Sunday, March 18, 2012

And this is from the Liberal Politico....Once again the Republicans were telling the truth...Obama was lying...

Debt story tally: John Boehner 1, Obama 0

By JAKE SHERMAN | 3/18/12 8:17 PM EDT

The verdict is in: Team Boehner has taken Round One of the great journalistic reconstruction of last year’s failed debt talks.

Eight months after deficit talks collapsed between the nation’s top two elected officials, a 4,600-word inside-the-room narrative by The Washington Post on Sunday — the first of several sweeping accounts in the works — paints the Obama administration as walking away from a nearly-done agreement with Boehner. And when the president eventually came around and wanted to cut a deal, Boehner said it was too late.

In short, the Post piece bolsters the Boehner team’s narrative that it was Obama who got cold feet and became unwilling to strike a grand bargain to fix the nation’s finances.

“The story makes it clear that the facts are as we’ve always described them,” said Michael Steel, Boehner’s spokesman, in a Sunday interview. “The speaker showed a great deal of courage by putting $800 billion in revenues through tax reform on the table, and the White House couldn’t close the deal. They moved the goal posts and refused to get serious.”

The White House declined to talk about the story on the record. But senior advisers have long maintained it was GOP intransigence and Boehner’s inability to round up votes from his members that scuttled the deal.

The efforts by several prominent journalists to revisit last year’s high-stakes talks —the New York Times Magazine’s Matt Bai is working on a similar piece, and Bob Woodward is writing a book on Obama’s handling of the economy — promise sustained attention on a critical moment of Obama’s first term that could factor into his reelection prospects.

The negotiations with House Republicans were Obama’s clearest opportunity to realize his 2008 campaign pledge to usher in a more productive, bipartisan era in Washington — a promise that critical independent voters are bound to remember in November. The president has since pivoted to make a more concerted appeal to the Democratic base, blasting what he calls intransigent Republicans at every opportunity.

But in the Post’s version of events, Obama is portrayed as getting spooked by a backlash from the left if he pulled the trigger.
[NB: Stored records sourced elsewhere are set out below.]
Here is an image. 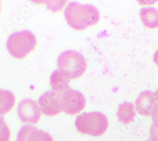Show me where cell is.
Instances as JSON below:
<instances>
[{
  "label": "cell",
  "mask_w": 158,
  "mask_h": 141,
  "mask_svg": "<svg viewBox=\"0 0 158 141\" xmlns=\"http://www.w3.org/2000/svg\"><path fill=\"white\" fill-rule=\"evenodd\" d=\"M86 101L84 95L71 88L61 94L62 109L65 113L75 115L83 111Z\"/></svg>",
  "instance_id": "cell-5"
},
{
  "label": "cell",
  "mask_w": 158,
  "mask_h": 141,
  "mask_svg": "<svg viewBox=\"0 0 158 141\" xmlns=\"http://www.w3.org/2000/svg\"><path fill=\"white\" fill-rule=\"evenodd\" d=\"M17 112L21 121L25 123H37L41 116L38 103L31 99L22 100L18 106Z\"/></svg>",
  "instance_id": "cell-7"
},
{
  "label": "cell",
  "mask_w": 158,
  "mask_h": 141,
  "mask_svg": "<svg viewBox=\"0 0 158 141\" xmlns=\"http://www.w3.org/2000/svg\"><path fill=\"white\" fill-rule=\"evenodd\" d=\"M155 104L154 93L148 90L142 92L139 95L135 102L137 112L145 117L151 116Z\"/></svg>",
  "instance_id": "cell-9"
},
{
  "label": "cell",
  "mask_w": 158,
  "mask_h": 141,
  "mask_svg": "<svg viewBox=\"0 0 158 141\" xmlns=\"http://www.w3.org/2000/svg\"><path fill=\"white\" fill-rule=\"evenodd\" d=\"M64 14L69 25L76 31H83L94 26L100 19L99 12L96 7L77 2H70L66 7Z\"/></svg>",
  "instance_id": "cell-1"
},
{
  "label": "cell",
  "mask_w": 158,
  "mask_h": 141,
  "mask_svg": "<svg viewBox=\"0 0 158 141\" xmlns=\"http://www.w3.org/2000/svg\"><path fill=\"white\" fill-rule=\"evenodd\" d=\"M140 16L144 26L149 29L158 28V10L153 7H144L140 11Z\"/></svg>",
  "instance_id": "cell-12"
},
{
  "label": "cell",
  "mask_w": 158,
  "mask_h": 141,
  "mask_svg": "<svg viewBox=\"0 0 158 141\" xmlns=\"http://www.w3.org/2000/svg\"><path fill=\"white\" fill-rule=\"evenodd\" d=\"M136 113L134 105L130 102H124L118 106L117 112V117L118 121L123 124L127 125L133 122L135 120Z\"/></svg>",
  "instance_id": "cell-11"
},
{
  "label": "cell",
  "mask_w": 158,
  "mask_h": 141,
  "mask_svg": "<svg viewBox=\"0 0 158 141\" xmlns=\"http://www.w3.org/2000/svg\"><path fill=\"white\" fill-rule=\"evenodd\" d=\"M0 111L1 114L9 112L14 107L15 97L12 92L1 89L0 90Z\"/></svg>",
  "instance_id": "cell-13"
},
{
  "label": "cell",
  "mask_w": 158,
  "mask_h": 141,
  "mask_svg": "<svg viewBox=\"0 0 158 141\" xmlns=\"http://www.w3.org/2000/svg\"><path fill=\"white\" fill-rule=\"evenodd\" d=\"M46 3H48L46 5H48V7L49 10L54 12H56L62 10L63 7H64L65 5V3H67V1H49L46 2Z\"/></svg>",
  "instance_id": "cell-14"
},
{
  "label": "cell",
  "mask_w": 158,
  "mask_h": 141,
  "mask_svg": "<svg viewBox=\"0 0 158 141\" xmlns=\"http://www.w3.org/2000/svg\"><path fill=\"white\" fill-rule=\"evenodd\" d=\"M150 140L151 141H158V129L152 125L150 129Z\"/></svg>",
  "instance_id": "cell-16"
},
{
  "label": "cell",
  "mask_w": 158,
  "mask_h": 141,
  "mask_svg": "<svg viewBox=\"0 0 158 141\" xmlns=\"http://www.w3.org/2000/svg\"><path fill=\"white\" fill-rule=\"evenodd\" d=\"M37 45L35 36L29 31H22L13 33L7 41L9 53L16 59H23L27 57Z\"/></svg>",
  "instance_id": "cell-3"
},
{
  "label": "cell",
  "mask_w": 158,
  "mask_h": 141,
  "mask_svg": "<svg viewBox=\"0 0 158 141\" xmlns=\"http://www.w3.org/2000/svg\"><path fill=\"white\" fill-rule=\"evenodd\" d=\"M57 63L59 70L71 79L80 78L87 68L84 57L75 50H67L62 52L58 58Z\"/></svg>",
  "instance_id": "cell-4"
},
{
  "label": "cell",
  "mask_w": 158,
  "mask_h": 141,
  "mask_svg": "<svg viewBox=\"0 0 158 141\" xmlns=\"http://www.w3.org/2000/svg\"><path fill=\"white\" fill-rule=\"evenodd\" d=\"M147 141H151V140H147Z\"/></svg>",
  "instance_id": "cell-19"
},
{
  "label": "cell",
  "mask_w": 158,
  "mask_h": 141,
  "mask_svg": "<svg viewBox=\"0 0 158 141\" xmlns=\"http://www.w3.org/2000/svg\"><path fill=\"white\" fill-rule=\"evenodd\" d=\"M152 125L158 129V104L156 103L153 111L152 112Z\"/></svg>",
  "instance_id": "cell-15"
},
{
  "label": "cell",
  "mask_w": 158,
  "mask_h": 141,
  "mask_svg": "<svg viewBox=\"0 0 158 141\" xmlns=\"http://www.w3.org/2000/svg\"><path fill=\"white\" fill-rule=\"evenodd\" d=\"M38 102L42 112L47 116H56L63 111L61 94L55 90H51L43 94Z\"/></svg>",
  "instance_id": "cell-6"
},
{
  "label": "cell",
  "mask_w": 158,
  "mask_h": 141,
  "mask_svg": "<svg viewBox=\"0 0 158 141\" xmlns=\"http://www.w3.org/2000/svg\"><path fill=\"white\" fill-rule=\"evenodd\" d=\"M154 96H155V99H156V103L158 104V88L157 89V90L154 93Z\"/></svg>",
  "instance_id": "cell-18"
},
{
  "label": "cell",
  "mask_w": 158,
  "mask_h": 141,
  "mask_svg": "<svg viewBox=\"0 0 158 141\" xmlns=\"http://www.w3.org/2000/svg\"><path fill=\"white\" fill-rule=\"evenodd\" d=\"M75 124L79 132L94 137L103 135L109 125L107 117L99 112H85L79 115Z\"/></svg>",
  "instance_id": "cell-2"
},
{
  "label": "cell",
  "mask_w": 158,
  "mask_h": 141,
  "mask_svg": "<svg viewBox=\"0 0 158 141\" xmlns=\"http://www.w3.org/2000/svg\"><path fill=\"white\" fill-rule=\"evenodd\" d=\"M72 79L60 70H55L50 77V85L55 90L62 94L70 88L69 83Z\"/></svg>",
  "instance_id": "cell-10"
},
{
  "label": "cell",
  "mask_w": 158,
  "mask_h": 141,
  "mask_svg": "<svg viewBox=\"0 0 158 141\" xmlns=\"http://www.w3.org/2000/svg\"><path fill=\"white\" fill-rule=\"evenodd\" d=\"M153 60H154V63L158 66V50L156 51V52H155L154 57H153Z\"/></svg>",
  "instance_id": "cell-17"
},
{
  "label": "cell",
  "mask_w": 158,
  "mask_h": 141,
  "mask_svg": "<svg viewBox=\"0 0 158 141\" xmlns=\"http://www.w3.org/2000/svg\"><path fill=\"white\" fill-rule=\"evenodd\" d=\"M17 141H53L48 134L31 125L21 128L17 135Z\"/></svg>",
  "instance_id": "cell-8"
}]
</instances>
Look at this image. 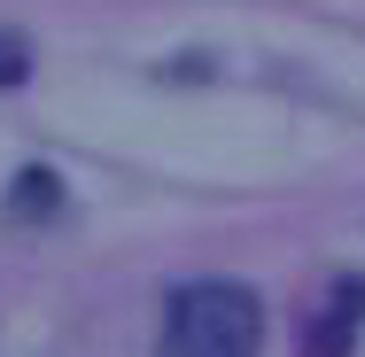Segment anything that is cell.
Returning <instances> with one entry per match:
<instances>
[{
    "mask_svg": "<svg viewBox=\"0 0 365 357\" xmlns=\"http://www.w3.org/2000/svg\"><path fill=\"white\" fill-rule=\"evenodd\" d=\"M358 319H365V280H334V303H327V326L311 334V357H342Z\"/></svg>",
    "mask_w": 365,
    "mask_h": 357,
    "instance_id": "obj_2",
    "label": "cell"
},
{
    "mask_svg": "<svg viewBox=\"0 0 365 357\" xmlns=\"http://www.w3.org/2000/svg\"><path fill=\"white\" fill-rule=\"evenodd\" d=\"M264 342V311L257 295L233 280H195L171 295L163 311V350L155 357H257Z\"/></svg>",
    "mask_w": 365,
    "mask_h": 357,
    "instance_id": "obj_1",
    "label": "cell"
},
{
    "mask_svg": "<svg viewBox=\"0 0 365 357\" xmlns=\"http://www.w3.org/2000/svg\"><path fill=\"white\" fill-rule=\"evenodd\" d=\"M24 78H31V39L0 24V86H24Z\"/></svg>",
    "mask_w": 365,
    "mask_h": 357,
    "instance_id": "obj_4",
    "label": "cell"
},
{
    "mask_svg": "<svg viewBox=\"0 0 365 357\" xmlns=\"http://www.w3.org/2000/svg\"><path fill=\"white\" fill-rule=\"evenodd\" d=\"M47 210H63V179L55 171H24L16 179V217H47Z\"/></svg>",
    "mask_w": 365,
    "mask_h": 357,
    "instance_id": "obj_3",
    "label": "cell"
}]
</instances>
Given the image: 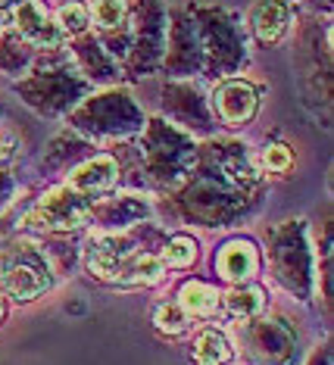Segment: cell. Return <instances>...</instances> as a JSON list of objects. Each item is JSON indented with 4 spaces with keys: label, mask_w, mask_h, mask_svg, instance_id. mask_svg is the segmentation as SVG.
<instances>
[{
    "label": "cell",
    "mask_w": 334,
    "mask_h": 365,
    "mask_svg": "<svg viewBox=\"0 0 334 365\" xmlns=\"http://www.w3.org/2000/svg\"><path fill=\"white\" fill-rule=\"evenodd\" d=\"M91 215V203L88 197L75 194L72 187H60V190H50L44 200L38 203V210L25 219L29 228H50V231H72L79 228Z\"/></svg>",
    "instance_id": "6da1fadb"
},
{
    "label": "cell",
    "mask_w": 334,
    "mask_h": 365,
    "mask_svg": "<svg viewBox=\"0 0 334 365\" xmlns=\"http://www.w3.org/2000/svg\"><path fill=\"white\" fill-rule=\"evenodd\" d=\"M50 284V275L41 269V262L29 256H13L10 262L0 269V287L13 297V300H35Z\"/></svg>",
    "instance_id": "7a4b0ae2"
},
{
    "label": "cell",
    "mask_w": 334,
    "mask_h": 365,
    "mask_svg": "<svg viewBox=\"0 0 334 365\" xmlns=\"http://www.w3.org/2000/svg\"><path fill=\"white\" fill-rule=\"evenodd\" d=\"M256 103H260V97H256V88H250L247 81H225V85L216 91V110L225 122H231V125H244L250 115L256 113Z\"/></svg>",
    "instance_id": "3957f363"
},
{
    "label": "cell",
    "mask_w": 334,
    "mask_h": 365,
    "mask_svg": "<svg viewBox=\"0 0 334 365\" xmlns=\"http://www.w3.org/2000/svg\"><path fill=\"white\" fill-rule=\"evenodd\" d=\"M116 178H119V165H116V160H110V156H97V160L72 169L69 187L81 197H91V194H103V190H110L116 185Z\"/></svg>",
    "instance_id": "277c9868"
},
{
    "label": "cell",
    "mask_w": 334,
    "mask_h": 365,
    "mask_svg": "<svg viewBox=\"0 0 334 365\" xmlns=\"http://www.w3.org/2000/svg\"><path fill=\"white\" fill-rule=\"evenodd\" d=\"M16 26H19L22 38H29L31 44H41V47H54V44H60V38H63L60 26H56L38 4H22L19 10H16Z\"/></svg>",
    "instance_id": "5b68a950"
},
{
    "label": "cell",
    "mask_w": 334,
    "mask_h": 365,
    "mask_svg": "<svg viewBox=\"0 0 334 365\" xmlns=\"http://www.w3.org/2000/svg\"><path fill=\"white\" fill-rule=\"evenodd\" d=\"M219 275L225 281H247L256 275V250L247 240H231L219 253Z\"/></svg>",
    "instance_id": "8992f818"
},
{
    "label": "cell",
    "mask_w": 334,
    "mask_h": 365,
    "mask_svg": "<svg viewBox=\"0 0 334 365\" xmlns=\"http://www.w3.org/2000/svg\"><path fill=\"white\" fill-rule=\"evenodd\" d=\"M166 265L160 256L153 253H138L128 256V259H119V269H116L113 281H122V284H156L163 278Z\"/></svg>",
    "instance_id": "52a82bcc"
},
{
    "label": "cell",
    "mask_w": 334,
    "mask_h": 365,
    "mask_svg": "<svg viewBox=\"0 0 334 365\" xmlns=\"http://www.w3.org/2000/svg\"><path fill=\"white\" fill-rule=\"evenodd\" d=\"M250 22H253L256 38L265 41V44H275V41H281V35L290 26V10L285 4H260V6H253Z\"/></svg>",
    "instance_id": "ba28073f"
},
{
    "label": "cell",
    "mask_w": 334,
    "mask_h": 365,
    "mask_svg": "<svg viewBox=\"0 0 334 365\" xmlns=\"http://www.w3.org/2000/svg\"><path fill=\"white\" fill-rule=\"evenodd\" d=\"M194 359L197 365H228L235 359V350H231V344L225 340L222 331L206 328L194 340Z\"/></svg>",
    "instance_id": "9c48e42d"
},
{
    "label": "cell",
    "mask_w": 334,
    "mask_h": 365,
    "mask_svg": "<svg viewBox=\"0 0 334 365\" xmlns=\"http://www.w3.org/2000/svg\"><path fill=\"white\" fill-rule=\"evenodd\" d=\"M178 306L185 309V315H213L216 306H219V290H213L203 281H188L181 287Z\"/></svg>",
    "instance_id": "30bf717a"
},
{
    "label": "cell",
    "mask_w": 334,
    "mask_h": 365,
    "mask_svg": "<svg viewBox=\"0 0 334 365\" xmlns=\"http://www.w3.org/2000/svg\"><path fill=\"white\" fill-rule=\"evenodd\" d=\"M194 259H197V244L188 235L172 237L163 250V265H169V269H188V265H194Z\"/></svg>",
    "instance_id": "8fae6325"
},
{
    "label": "cell",
    "mask_w": 334,
    "mask_h": 365,
    "mask_svg": "<svg viewBox=\"0 0 334 365\" xmlns=\"http://www.w3.org/2000/svg\"><path fill=\"white\" fill-rule=\"evenodd\" d=\"M228 312L238 319H250L263 309V290L260 287H244V290H231L228 294Z\"/></svg>",
    "instance_id": "7c38bea8"
},
{
    "label": "cell",
    "mask_w": 334,
    "mask_h": 365,
    "mask_svg": "<svg viewBox=\"0 0 334 365\" xmlns=\"http://www.w3.org/2000/svg\"><path fill=\"white\" fill-rule=\"evenodd\" d=\"M153 322L160 331H166V334H178V331L188 328V315L178 303H160L153 312Z\"/></svg>",
    "instance_id": "4fadbf2b"
},
{
    "label": "cell",
    "mask_w": 334,
    "mask_h": 365,
    "mask_svg": "<svg viewBox=\"0 0 334 365\" xmlns=\"http://www.w3.org/2000/svg\"><path fill=\"white\" fill-rule=\"evenodd\" d=\"M263 165L269 172H290V165H294V153H290L288 144H281V140H275L263 150Z\"/></svg>",
    "instance_id": "5bb4252c"
},
{
    "label": "cell",
    "mask_w": 334,
    "mask_h": 365,
    "mask_svg": "<svg viewBox=\"0 0 334 365\" xmlns=\"http://www.w3.org/2000/svg\"><path fill=\"white\" fill-rule=\"evenodd\" d=\"M125 4H91L88 13H94V22L100 29H116L125 19Z\"/></svg>",
    "instance_id": "9a60e30c"
},
{
    "label": "cell",
    "mask_w": 334,
    "mask_h": 365,
    "mask_svg": "<svg viewBox=\"0 0 334 365\" xmlns=\"http://www.w3.org/2000/svg\"><path fill=\"white\" fill-rule=\"evenodd\" d=\"M88 6H79V4H66L60 10V26L66 31H72V35H81V31L88 29Z\"/></svg>",
    "instance_id": "2e32d148"
},
{
    "label": "cell",
    "mask_w": 334,
    "mask_h": 365,
    "mask_svg": "<svg viewBox=\"0 0 334 365\" xmlns=\"http://www.w3.org/2000/svg\"><path fill=\"white\" fill-rule=\"evenodd\" d=\"M0 319H4V297H0Z\"/></svg>",
    "instance_id": "e0dca14e"
}]
</instances>
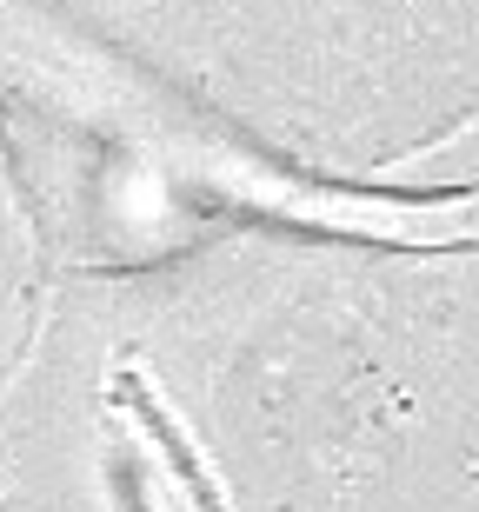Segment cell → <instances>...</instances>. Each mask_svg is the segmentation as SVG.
<instances>
[{
  "label": "cell",
  "instance_id": "obj_1",
  "mask_svg": "<svg viewBox=\"0 0 479 512\" xmlns=\"http://www.w3.org/2000/svg\"><path fill=\"white\" fill-rule=\"evenodd\" d=\"M134 406H140V413H147V426H154V439H160V446H167V459H173V473H180V486H187V493L200 499V512H220V499L207 493V479H200V466H193V453H187V446H180V433H173L167 419H160L154 406H147V393H140V386H134Z\"/></svg>",
  "mask_w": 479,
  "mask_h": 512
}]
</instances>
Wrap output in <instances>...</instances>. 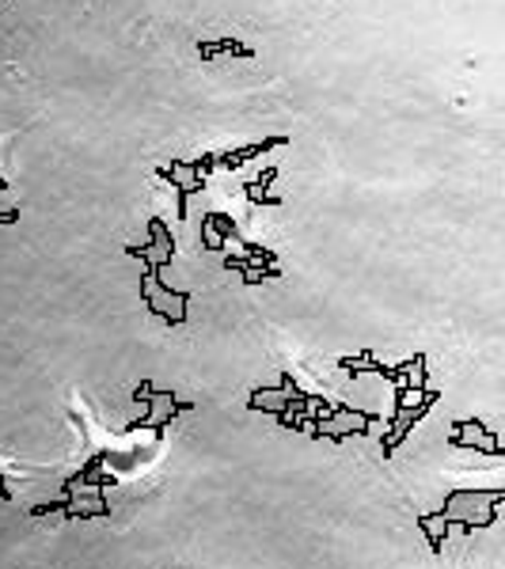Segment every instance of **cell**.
I'll list each match as a JSON object with an SVG mask.
<instances>
[{"label":"cell","mask_w":505,"mask_h":569,"mask_svg":"<svg viewBox=\"0 0 505 569\" xmlns=\"http://www.w3.org/2000/svg\"><path fill=\"white\" fill-rule=\"evenodd\" d=\"M452 449H467V452H483V455H505V449L498 444L491 425H483L478 418H467V422H456L449 436Z\"/></svg>","instance_id":"cell-4"},{"label":"cell","mask_w":505,"mask_h":569,"mask_svg":"<svg viewBox=\"0 0 505 569\" xmlns=\"http://www.w3.org/2000/svg\"><path fill=\"white\" fill-rule=\"evenodd\" d=\"M274 179H277V168L270 164L266 171H259L255 182H243V194H248L251 206H282V198L270 194V182H274Z\"/></svg>","instance_id":"cell-8"},{"label":"cell","mask_w":505,"mask_h":569,"mask_svg":"<svg viewBox=\"0 0 505 569\" xmlns=\"http://www.w3.org/2000/svg\"><path fill=\"white\" fill-rule=\"evenodd\" d=\"M0 502H12V489H8L4 475H0Z\"/></svg>","instance_id":"cell-10"},{"label":"cell","mask_w":505,"mask_h":569,"mask_svg":"<svg viewBox=\"0 0 505 569\" xmlns=\"http://www.w3.org/2000/svg\"><path fill=\"white\" fill-rule=\"evenodd\" d=\"M126 259H141L149 270H168L179 255V243L171 235V228L160 221V217H149V243H126Z\"/></svg>","instance_id":"cell-3"},{"label":"cell","mask_w":505,"mask_h":569,"mask_svg":"<svg viewBox=\"0 0 505 569\" xmlns=\"http://www.w3.org/2000/svg\"><path fill=\"white\" fill-rule=\"evenodd\" d=\"M141 301L149 315H156L160 323L168 327H182L187 323V304H190V293H179V288H168L160 277V270H145L141 274Z\"/></svg>","instance_id":"cell-2"},{"label":"cell","mask_w":505,"mask_h":569,"mask_svg":"<svg viewBox=\"0 0 505 569\" xmlns=\"http://www.w3.org/2000/svg\"><path fill=\"white\" fill-rule=\"evenodd\" d=\"M236 232H240V228H236V221H232L229 213H206V221H202V243H206V251H221Z\"/></svg>","instance_id":"cell-7"},{"label":"cell","mask_w":505,"mask_h":569,"mask_svg":"<svg viewBox=\"0 0 505 569\" xmlns=\"http://www.w3.org/2000/svg\"><path fill=\"white\" fill-rule=\"evenodd\" d=\"M198 57L202 61H217V57H240V61H255V46L240 39H209L198 42Z\"/></svg>","instance_id":"cell-6"},{"label":"cell","mask_w":505,"mask_h":569,"mask_svg":"<svg viewBox=\"0 0 505 569\" xmlns=\"http://www.w3.org/2000/svg\"><path fill=\"white\" fill-rule=\"evenodd\" d=\"M290 145V137L285 134H274V137H263V141H251V145H240V148H229V152H221V168L236 171L243 164H251L255 156L270 152V148H285Z\"/></svg>","instance_id":"cell-5"},{"label":"cell","mask_w":505,"mask_h":569,"mask_svg":"<svg viewBox=\"0 0 505 569\" xmlns=\"http://www.w3.org/2000/svg\"><path fill=\"white\" fill-rule=\"evenodd\" d=\"M4 190H8V179L0 175V198H4ZM23 221V213L15 206H0V224H20Z\"/></svg>","instance_id":"cell-9"},{"label":"cell","mask_w":505,"mask_h":569,"mask_svg":"<svg viewBox=\"0 0 505 569\" xmlns=\"http://www.w3.org/2000/svg\"><path fill=\"white\" fill-rule=\"evenodd\" d=\"M221 168V152H202L198 160H171L168 168H160V179L171 182L179 194V221L187 217L190 198H198L209 187V175Z\"/></svg>","instance_id":"cell-1"}]
</instances>
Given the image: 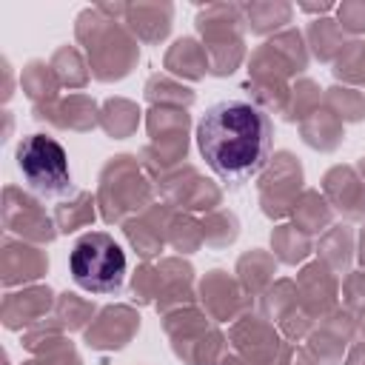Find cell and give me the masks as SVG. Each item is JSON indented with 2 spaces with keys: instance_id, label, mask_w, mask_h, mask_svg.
Here are the masks:
<instances>
[{
  "instance_id": "obj_2",
  "label": "cell",
  "mask_w": 365,
  "mask_h": 365,
  "mask_svg": "<svg viewBox=\"0 0 365 365\" xmlns=\"http://www.w3.org/2000/svg\"><path fill=\"white\" fill-rule=\"evenodd\" d=\"M68 274L74 285L88 294H120L128 277V257L111 234L86 231L68 251Z\"/></svg>"
},
{
  "instance_id": "obj_1",
  "label": "cell",
  "mask_w": 365,
  "mask_h": 365,
  "mask_svg": "<svg viewBox=\"0 0 365 365\" xmlns=\"http://www.w3.org/2000/svg\"><path fill=\"white\" fill-rule=\"evenodd\" d=\"M197 148L225 185H242L257 177L271 157V117L245 97L220 100L208 106L197 123Z\"/></svg>"
},
{
  "instance_id": "obj_3",
  "label": "cell",
  "mask_w": 365,
  "mask_h": 365,
  "mask_svg": "<svg viewBox=\"0 0 365 365\" xmlns=\"http://www.w3.org/2000/svg\"><path fill=\"white\" fill-rule=\"evenodd\" d=\"M14 163L23 177V185L34 197L57 202V200H66L68 194H74V177L68 168L66 148L54 137H48V134L23 137L17 143Z\"/></svg>"
}]
</instances>
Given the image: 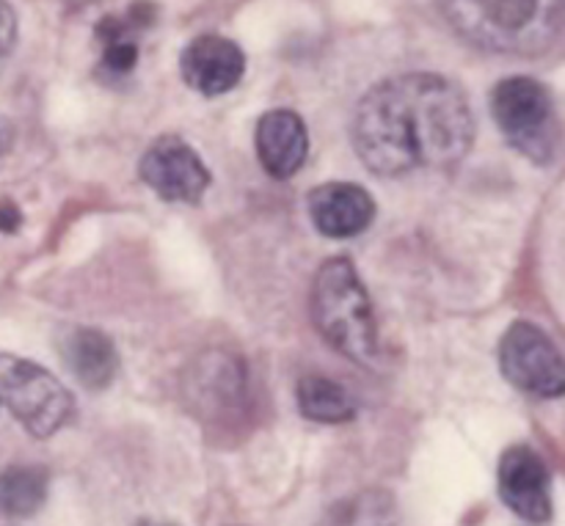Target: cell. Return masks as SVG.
<instances>
[{
    "label": "cell",
    "mask_w": 565,
    "mask_h": 526,
    "mask_svg": "<svg viewBox=\"0 0 565 526\" xmlns=\"http://www.w3.org/2000/svg\"><path fill=\"white\" fill-rule=\"evenodd\" d=\"M351 141L379 176L452 169L475 141V116L461 86L434 72L386 77L356 105Z\"/></svg>",
    "instance_id": "obj_1"
},
{
    "label": "cell",
    "mask_w": 565,
    "mask_h": 526,
    "mask_svg": "<svg viewBox=\"0 0 565 526\" xmlns=\"http://www.w3.org/2000/svg\"><path fill=\"white\" fill-rule=\"evenodd\" d=\"M447 22L475 47L539 58L563 33L565 0H441Z\"/></svg>",
    "instance_id": "obj_2"
},
{
    "label": "cell",
    "mask_w": 565,
    "mask_h": 526,
    "mask_svg": "<svg viewBox=\"0 0 565 526\" xmlns=\"http://www.w3.org/2000/svg\"><path fill=\"white\" fill-rule=\"evenodd\" d=\"M318 334L351 362L370 367L379 356V325L373 301L348 257L320 265L309 298Z\"/></svg>",
    "instance_id": "obj_3"
},
{
    "label": "cell",
    "mask_w": 565,
    "mask_h": 526,
    "mask_svg": "<svg viewBox=\"0 0 565 526\" xmlns=\"http://www.w3.org/2000/svg\"><path fill=\"white\" fill-rule=\"evenodd\" d=\"M491 116L502 138L533 160L535 165H550L557 154L561 125H557L555 97L541 80L527 75L505 77L491 92Z\"/></svg>",
    "instance_id": "obj_4"
},
{
    "label": "cell",
    "mask_w": 565,
    "mask_h": 526,
    "mask_svg": "<svg viewBox=\"0 0 565 526\" xmlns=\"http://www.w3.org/2000/svg\"><path fill=\"white\" fill-rule=\"evenodd\" d=\"M0 408L11 414L33 439H50L75 414L70 389L39 364L0 353Z\"/></svg>",
    "instance_id": "obj_5"
},
{
    "label": "cell",
    "mask_w": 565,
    "mask_h": 526,
    "mask_svg": "<svg viewBox=\"0 0 565 526\" xmlns=\"http://www.w3.org/2000/svg\"><path fill=\"white\" fill-rule=\"evenodd\" d=\"M500 369L519 391L533 397H561L565 391V364L544 329L519 320L500 342Z\"/></svg>",
    "instance_id": "obj_6"
},
{
    "label": "cell",
    "mask_w": 565,
    "mask_h": 526,
    "mask_svg": "<svg viewBox=\"0 0 565 526\" xmlns=\"http://www.w3.org/2000/svg\"><path fill=\"white\" fill-rule=\"evenodd\" d=\"M138 174L160 198L185 204H196L213 182L196 149L180 136L154 138L141 154Z\"/></svg>",
    "instance_id": "obj_7"
},
{
    "label": "cell",
    "mask_w": 565,
    "mask_h": 526,
    "mask_svg": "<svg viewBox=\"0 0 565 526\" xmlns=\"http://www.w3.org/2000/svg\"><path fill=\"white\" fill-rule=\"evenodd\" d=\"M188 406L196 417H232L246 400V369L241 358L224 351H207L185 373Z\"/></svg>",
    "instance_id": "obj_8"
},
{
    "label": "cell",
    "mask_w": 565,
    "mask_h": 526,
    "mask_svg": "<svg viewBox=\"0 0 565 526\" xmlns=\"http://www.w3.org/2000/svg\"><path fill=\"white\" fill-rule=\"evenodd\" d=\"M497 489L502 502L524 522L546 524L552 518L550 469L530 447L516 444L505 450L497 469Z\"/></svg>",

And former Obama chief of staff Bill Daley provided surprising, on-the-record support of the GOP’s insistence that the president deserves blame for losing his will.

Daley said the White House privately fretted that Democrats would go ballistic if the president agreed to $800 billion in new tax revenues when some Republican senators had signaled willingness to go along with as much as $2 trillion.

“The Democratic leaders already thought we were idiot negotiators,” Daley said, according to the story. “So I called [Boehner Chief of Staff] Barry [Jackson] and said, ‘What are we going to do here? How are we going to sell Democrats to take $800 billion when Republican senators have signed on to” nearly $2 trillion.

“I don’t think it was a mischaracterization on our part to say we’d be beat up miserably by Democrats who thought we got out-negotiated,” Daley added.

In truth, there’s little substantively new in the Post’s account of the failed talks to hike the debt ceiling, cut spending and alter entitlements. Nearly all of the proposals traded — and countered — were reported in the days and weeks after the deal collapsed. At that time, with both sides still smarting from failure, proposals were shared by anonymous Capitol Hill and administration aides, both trying to paint their bosses in the best light.

But the level of participation of sources who usually refuse to talk on the record gave the account a more genuine feel.

In addition to Daley, Boehner’s top aide Jackson spoke to the Post. Jackson made an exception to his mantra, as described by those close to him, that staffers should never be in the news.

Offices shared emails — including one from Boehner aide Brett Loper — and drafts of legislative proposals.

Notes were provided to the newspaper. Moments of munching muffins and checking BlackBerrys were described. Overall, it was the most detailed portrayal thus far.

The view from Capitol Hill — from allies and foes of the speaker alike — is that the story is a victory for Boehner. Although his team didn’t pitch the piece, it showed him as something of a martyr — a man willing to put his speakership in jeopardy for the good of the country.

Twenty years ago, a story like this would land on doorsteps inside-the-Beltway with a bang. But the speed of news today forces much of this information out earlier, and a tick-tock of year-old events allows both sides to fill in details to give the story more texture.

For both sides, the coming behind-the-scenes yarns hold huge — but different — political ramifications for the two men. Immediately, the narrative of Washington’s failure to wrestle down the debt is more important for Obama to own. He is up for reelection in November, while Boehner has to run in his cozy and conservative western Ohio district.

But for Boehner, the collapse of the talks will figure into his legacy. And for an institutionalist who has spent his career trying to become speaker, stories like this help define him and his time in the Capitol.